Mme la présidente. Quel est l’avis de la commission ?
Mme Françoise Gatel, rapporteur. Le dispositif « dites-le-nous une fois » est une solution dont on a tous rêvé, mais qu’on n’a pas encore forcément vue. Nous ne pouvons donc qu’y être favorables.
Hier, lorsque nous avons parlé du RSA, certains de nos collègues nous ont soupçonnés de faire preuve d’un peu de malveillance – je ne reprendrai pas les épithètes qu’ils ont utilisées. Je leur réponds aujourd’hui que l’article 50 permet d’« aller vers », pour reprendre une expression très utilisée dans le secteur social, puisque l’enregistrement des données des usagers à un endroit permettra de les informer de leurs droits. Ainsi, toutes les personnes qui pourraient légitimement bénéficier du RSA, mais qui n’en font pas la demande, seront informées qu’elles y ont droit. Cette démarche proactive devrait rassurer certains de nos collègues sur la moralité de cette assemblée.
Je remercie notre collègue Elsa Schalck de ses propos. En fait, nous n’avons pas détricoté cet article, nous l’avons enrichi. À titre d’exemple, nos collectivités – je pense à nos communes – pourront recevoir des informations. Je ne suis pas sûre qu’elles disposent de nombreuses données qu’elles soient les seules à détenir.
Cher Éric Kerrouche, nous avons évidemment prévu un seuil, mais vous avez présumé ma réponse en considérant que je pensais que les petites communes ne seraient sans doute pas en mesure de transmettre des informations. Or tout le monde le pourra ! Ce que nous disons, c’est qu’elles pourront le faire, mais qu’elles n’y seront pas obligées, elles n’y seront pas contraintes par la loi. Cela signifie qu’un usager ne pourra pas intenter de recours en disant : « Comment ? J’ai transmis ces informations au maire de ma commune de 200 habitants et vous, à la CAF, vous me les redemandez ? »
Toute commune désireuse de participer au système d’échange de données le pourra, mais nous n’instaurons pas d’obligation, car toutes n’en ont pas encore la capacité ou ne pourraient pas le faire sans risques.
Dernier point : nous voulons que le « dites-le-nous une fois » serve aux communes.
Cher Guy Benarroche, vous trouvez que la notion d’informations « nécessaires » est floue. Je vais donc vous en donner ma définition. Peut-être utiliserez-vous ensuite une autre épithète pour qualifier cette notion.
Vous savez qu’on a récemment voté une loi obligeant les maires à s’assurer que les enfants de trois ans sont scolarisés. Comment un maire peut-il effectuer un tel contrôle alors qu’il ignore le nombre d’enfants en âge d’être scolarisés vivant sur le territoire de sa commune ?
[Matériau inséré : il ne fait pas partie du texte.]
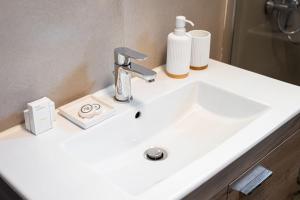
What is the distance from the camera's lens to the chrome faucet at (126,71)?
1.05m

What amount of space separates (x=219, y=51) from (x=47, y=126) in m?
0.88

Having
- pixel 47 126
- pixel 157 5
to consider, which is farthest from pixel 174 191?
pixel 157 5

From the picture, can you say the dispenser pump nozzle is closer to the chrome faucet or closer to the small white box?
the chrome faucet

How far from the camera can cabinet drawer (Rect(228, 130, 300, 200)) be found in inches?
44.1

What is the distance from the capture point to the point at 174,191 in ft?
2.63

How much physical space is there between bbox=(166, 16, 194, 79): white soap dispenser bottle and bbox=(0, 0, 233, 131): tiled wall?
0.28ft

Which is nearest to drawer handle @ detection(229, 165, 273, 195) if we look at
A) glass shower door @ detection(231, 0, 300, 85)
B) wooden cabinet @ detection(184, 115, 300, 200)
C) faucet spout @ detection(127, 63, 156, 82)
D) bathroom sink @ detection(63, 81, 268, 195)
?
wooden cabinet @ detection(184, 115, 300, 200)

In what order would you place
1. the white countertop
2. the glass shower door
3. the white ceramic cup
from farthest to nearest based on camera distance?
the glass shower door
the white ceramic cup
the white countertop

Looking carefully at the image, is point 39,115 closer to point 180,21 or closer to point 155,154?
point 155,154

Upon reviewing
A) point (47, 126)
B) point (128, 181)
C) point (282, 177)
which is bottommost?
point (282, 177)

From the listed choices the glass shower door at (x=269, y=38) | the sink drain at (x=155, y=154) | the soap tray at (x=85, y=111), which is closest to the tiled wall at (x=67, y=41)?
the soap tray at (x=85, y=111)

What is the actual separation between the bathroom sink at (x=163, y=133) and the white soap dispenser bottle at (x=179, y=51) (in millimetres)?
59

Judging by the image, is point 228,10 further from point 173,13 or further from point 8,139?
point 8,139

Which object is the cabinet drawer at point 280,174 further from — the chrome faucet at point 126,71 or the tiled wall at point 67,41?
the tiled wall at point 67,41
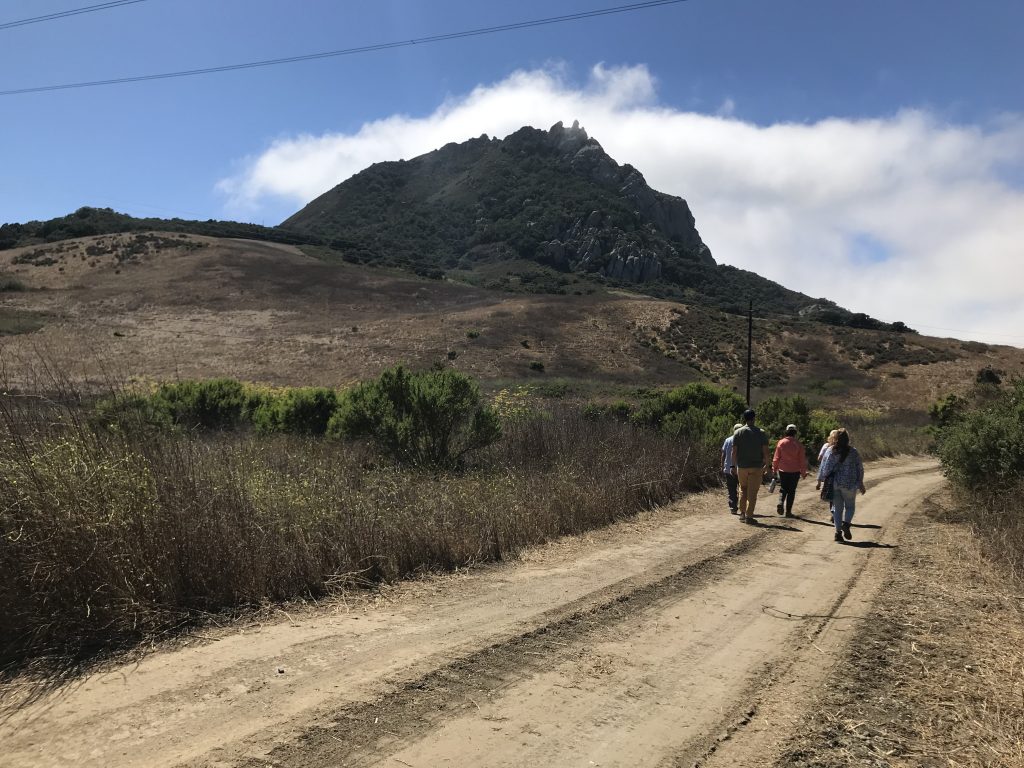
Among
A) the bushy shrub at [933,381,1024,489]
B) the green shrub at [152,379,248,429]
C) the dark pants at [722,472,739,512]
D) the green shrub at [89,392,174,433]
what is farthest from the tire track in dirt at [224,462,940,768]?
the green shrub at [152,379,248,429]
Ce que nous demandons, monsieur Benarroche, et je pense que vous aurez ainsi la réponse à votre question, c’est que la CAF transmette aux maires toutes les données dont elle dispose afin qu’ils puissent avoir connaissance du nom de la totalité des enfants dont ils doivent rendre compte.
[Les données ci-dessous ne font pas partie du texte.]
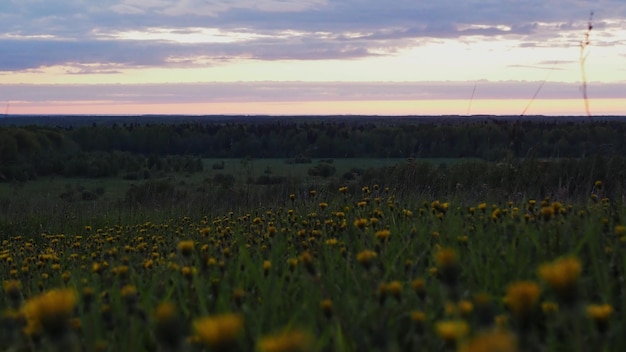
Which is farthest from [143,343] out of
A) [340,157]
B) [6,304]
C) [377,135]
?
[377,135]

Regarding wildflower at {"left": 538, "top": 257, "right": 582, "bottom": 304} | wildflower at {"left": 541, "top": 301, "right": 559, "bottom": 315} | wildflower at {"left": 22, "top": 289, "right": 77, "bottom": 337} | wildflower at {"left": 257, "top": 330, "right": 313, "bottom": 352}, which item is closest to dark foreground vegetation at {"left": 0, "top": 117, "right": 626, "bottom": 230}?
wildflower at {"left": 541, "top": 301, "right": 559, "bottom": 315}

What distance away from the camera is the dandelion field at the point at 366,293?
1864mm

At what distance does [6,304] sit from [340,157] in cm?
5006

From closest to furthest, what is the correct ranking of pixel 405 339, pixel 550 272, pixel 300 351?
pixel 300 351 < pixel 550 272 < pixel 405 339

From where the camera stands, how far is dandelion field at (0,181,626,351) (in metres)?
1.86

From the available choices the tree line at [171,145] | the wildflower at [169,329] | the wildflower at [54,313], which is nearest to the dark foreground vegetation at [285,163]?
the tree line at [171,145]

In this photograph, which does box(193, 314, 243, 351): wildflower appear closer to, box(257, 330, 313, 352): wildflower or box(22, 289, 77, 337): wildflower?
box(257, 330, 313, 352): wildflower

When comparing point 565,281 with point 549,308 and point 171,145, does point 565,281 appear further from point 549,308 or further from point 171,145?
point 171,145

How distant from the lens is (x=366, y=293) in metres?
3.11

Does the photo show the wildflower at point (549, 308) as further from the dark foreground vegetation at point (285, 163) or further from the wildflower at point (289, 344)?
the dark foreground vegetation at point (285, 163)

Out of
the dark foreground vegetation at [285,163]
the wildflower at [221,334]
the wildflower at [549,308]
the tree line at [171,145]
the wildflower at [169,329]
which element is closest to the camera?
the wildflower at [221,334]

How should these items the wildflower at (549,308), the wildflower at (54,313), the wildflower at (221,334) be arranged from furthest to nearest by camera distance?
the wildflower at (549,308) < the wildflower at (54,313) < the wildflower at (221,334)

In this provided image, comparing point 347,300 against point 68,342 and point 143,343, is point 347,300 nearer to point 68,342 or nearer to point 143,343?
point 143,343

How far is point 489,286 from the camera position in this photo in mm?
3158
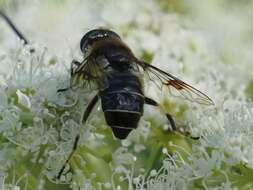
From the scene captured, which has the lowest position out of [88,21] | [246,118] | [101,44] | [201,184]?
[201,184]

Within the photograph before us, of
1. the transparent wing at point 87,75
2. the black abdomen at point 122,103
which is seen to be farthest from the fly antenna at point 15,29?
the black abdomen at point 122,103

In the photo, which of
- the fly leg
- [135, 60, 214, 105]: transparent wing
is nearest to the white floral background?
the fly leg

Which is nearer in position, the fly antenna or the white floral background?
the white floral background

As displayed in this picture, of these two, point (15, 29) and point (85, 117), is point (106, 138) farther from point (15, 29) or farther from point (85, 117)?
point (15, 29)

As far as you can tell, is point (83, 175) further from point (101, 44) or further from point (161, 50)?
point (161, 50)

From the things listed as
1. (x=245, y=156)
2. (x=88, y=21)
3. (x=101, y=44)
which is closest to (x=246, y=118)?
(x=245, y=156)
Cela étant, j’entends vos préoccupations sur la confidentialité de ces informations et vos craintes que ces dernières ne s’éparpillent dans la nature. Or le système est très sécurisé. La CNIL n’a d’ailleurs rien trouvé à y redire, car il va permettre de rendre un service à l’usager.
Le jugement va maintenant tomber, mais chacun l’aura deviné. (Sourires.)
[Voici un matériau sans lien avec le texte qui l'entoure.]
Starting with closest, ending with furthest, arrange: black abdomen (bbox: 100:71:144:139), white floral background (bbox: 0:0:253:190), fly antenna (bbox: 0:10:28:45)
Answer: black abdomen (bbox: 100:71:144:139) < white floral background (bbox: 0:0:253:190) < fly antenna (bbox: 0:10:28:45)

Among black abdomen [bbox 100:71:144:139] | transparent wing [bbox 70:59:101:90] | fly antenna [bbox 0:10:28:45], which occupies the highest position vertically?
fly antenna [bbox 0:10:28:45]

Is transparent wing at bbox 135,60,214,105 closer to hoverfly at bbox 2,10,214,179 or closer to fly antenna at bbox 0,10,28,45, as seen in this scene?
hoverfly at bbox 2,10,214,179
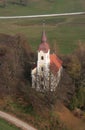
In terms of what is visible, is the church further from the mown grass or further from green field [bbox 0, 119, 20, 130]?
the mown grass

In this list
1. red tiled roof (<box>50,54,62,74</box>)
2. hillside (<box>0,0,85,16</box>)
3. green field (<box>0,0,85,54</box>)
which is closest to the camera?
red tiled roof (<box>50,54,62,74</box>)

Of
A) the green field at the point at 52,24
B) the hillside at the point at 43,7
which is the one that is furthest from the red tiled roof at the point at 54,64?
the hillside at the point at 43,7

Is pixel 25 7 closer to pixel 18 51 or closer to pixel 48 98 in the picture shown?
pixel 18 51

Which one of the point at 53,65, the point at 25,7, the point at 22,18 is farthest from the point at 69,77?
the point at 25,7

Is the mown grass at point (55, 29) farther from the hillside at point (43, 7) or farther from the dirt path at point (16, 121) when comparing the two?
the dirt path at point (16, 121)

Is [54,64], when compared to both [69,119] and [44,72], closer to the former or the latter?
[44,72]

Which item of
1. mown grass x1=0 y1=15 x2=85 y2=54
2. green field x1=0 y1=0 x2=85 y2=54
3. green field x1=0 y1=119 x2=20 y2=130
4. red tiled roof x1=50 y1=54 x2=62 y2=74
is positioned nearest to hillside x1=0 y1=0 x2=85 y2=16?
green field x1=0 y1=0 x2=85 y2=54
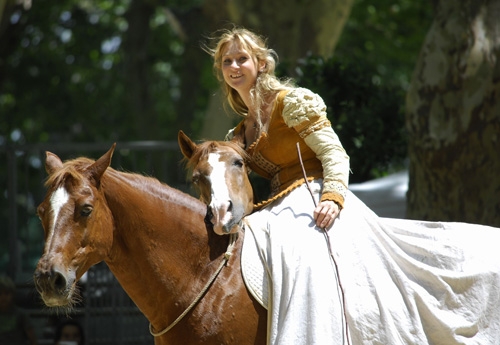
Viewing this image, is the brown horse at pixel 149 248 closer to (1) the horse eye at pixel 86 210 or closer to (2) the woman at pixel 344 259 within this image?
(1) the horse eye at pixel 86 210

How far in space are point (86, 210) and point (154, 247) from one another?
1.27 feet

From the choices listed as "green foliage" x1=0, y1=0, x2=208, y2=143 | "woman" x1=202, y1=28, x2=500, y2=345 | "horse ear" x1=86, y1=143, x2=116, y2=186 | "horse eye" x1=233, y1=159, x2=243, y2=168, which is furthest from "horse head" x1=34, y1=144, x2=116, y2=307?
"green foliage" x1=0, y1=0, x2=208, y2=143

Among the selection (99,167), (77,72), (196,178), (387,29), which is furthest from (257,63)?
(77,72)

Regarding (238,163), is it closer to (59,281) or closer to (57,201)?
(57,201)

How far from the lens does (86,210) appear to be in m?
3.37

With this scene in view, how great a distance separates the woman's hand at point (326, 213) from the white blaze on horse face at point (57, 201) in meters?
1.06

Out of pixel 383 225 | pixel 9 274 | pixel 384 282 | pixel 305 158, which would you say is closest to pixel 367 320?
pixel 384 282

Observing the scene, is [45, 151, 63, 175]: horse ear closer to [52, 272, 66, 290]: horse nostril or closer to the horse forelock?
the horse forelock

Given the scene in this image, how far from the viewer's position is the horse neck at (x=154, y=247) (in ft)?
11.7

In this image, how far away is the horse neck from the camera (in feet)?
11.7

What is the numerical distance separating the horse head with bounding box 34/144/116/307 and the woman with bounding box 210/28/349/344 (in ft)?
2.34

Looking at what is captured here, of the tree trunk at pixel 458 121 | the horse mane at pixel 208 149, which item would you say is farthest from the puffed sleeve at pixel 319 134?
the tree trunk at pixel 458 121

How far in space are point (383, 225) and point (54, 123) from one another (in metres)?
14.6

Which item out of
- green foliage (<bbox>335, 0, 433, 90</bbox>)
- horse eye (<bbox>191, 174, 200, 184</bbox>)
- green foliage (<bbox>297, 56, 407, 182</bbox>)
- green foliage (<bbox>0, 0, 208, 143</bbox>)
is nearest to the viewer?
horse eye (<bbox>191, 174, 200, 184</bbox>)
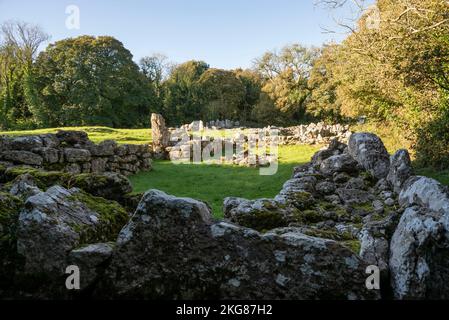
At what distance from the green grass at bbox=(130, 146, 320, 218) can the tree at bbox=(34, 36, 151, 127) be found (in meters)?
28.4

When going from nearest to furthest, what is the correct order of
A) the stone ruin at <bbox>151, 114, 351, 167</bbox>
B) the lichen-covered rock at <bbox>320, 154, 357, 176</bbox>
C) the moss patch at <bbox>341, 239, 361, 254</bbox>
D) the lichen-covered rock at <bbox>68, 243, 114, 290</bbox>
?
the lichen-covered rock at <bbox>68, 243, 114, 290</bbox>
the moss patch at <bbox>341, 239, 361, 254</bbox>
the lichen-covered rock at <bbox>320, 154, 357, 176</bbox>
the stone ruin at <bbox>151, 114, 351, 167</bbox>

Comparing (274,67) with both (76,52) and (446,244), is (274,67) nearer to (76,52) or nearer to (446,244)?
(76,52)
La commission est défavorable à l’amendement n° 1423. Madame la ministre, vous comprendrez que l’on ne soit pas d’accord avec votre souhait de supprimer toutes les avancées que nous proposons.
Mme Françoise Gatel, rapporteur. Oui, vous comme nous, d’ailleurs !
La commission demande le retrait des amendements nos 410, 1163, 411 et 1164 ; à défaut, elle émettra un avis défavorable.
L’amendement n° 816 rectifié bis tend à préciser que le décret en Conseil d’État prévu à l’article 50 encadrera les cas dans lesquels les communes pourraient avoir à connaître d’informations relatives aux personnes domiciliées sur leur territoire. Je pense à cet égard aux informations sur les enfants en âge d’être scolarisés. La commission est donc favorable à cet amendement.
Mme la présidente. Quel est l’avis du Gouvernement ?
Mme Jacqueline Gourault, ministre. Les amendements nos 410, 411 et 1164 vont dans le même sens que la proposition du Gouvernement de permettre – il ne s’agit pas d’une obligation – à toutes les communes, et pas seulement à celles qui comptent plus de 10 000 habitants, de participer au système « dites-le-nous une fois ».
Franchement, je ne sais pas comment vous le dire, mais je pense ce n’est pas habile de ne pas donner cette possibilité à toutes les communes. Il y a des ordinateurs dans les petites communes ! Les secrétaires de ces mairies savent les utiliser. Les petites communes ont bien été capables il y a quelques années de mettre en œuvre le répertoire électoral unique. Elles l’ont d’ailleurs très bien fait. J’ajoute que le ministère de la transformation et de la fonction publiques dispose d’une enveloppe dédiée à l’informatisation des communes, notamment des plus petites d’entre elles, et qu’il peut les aider financièrement à cet égard.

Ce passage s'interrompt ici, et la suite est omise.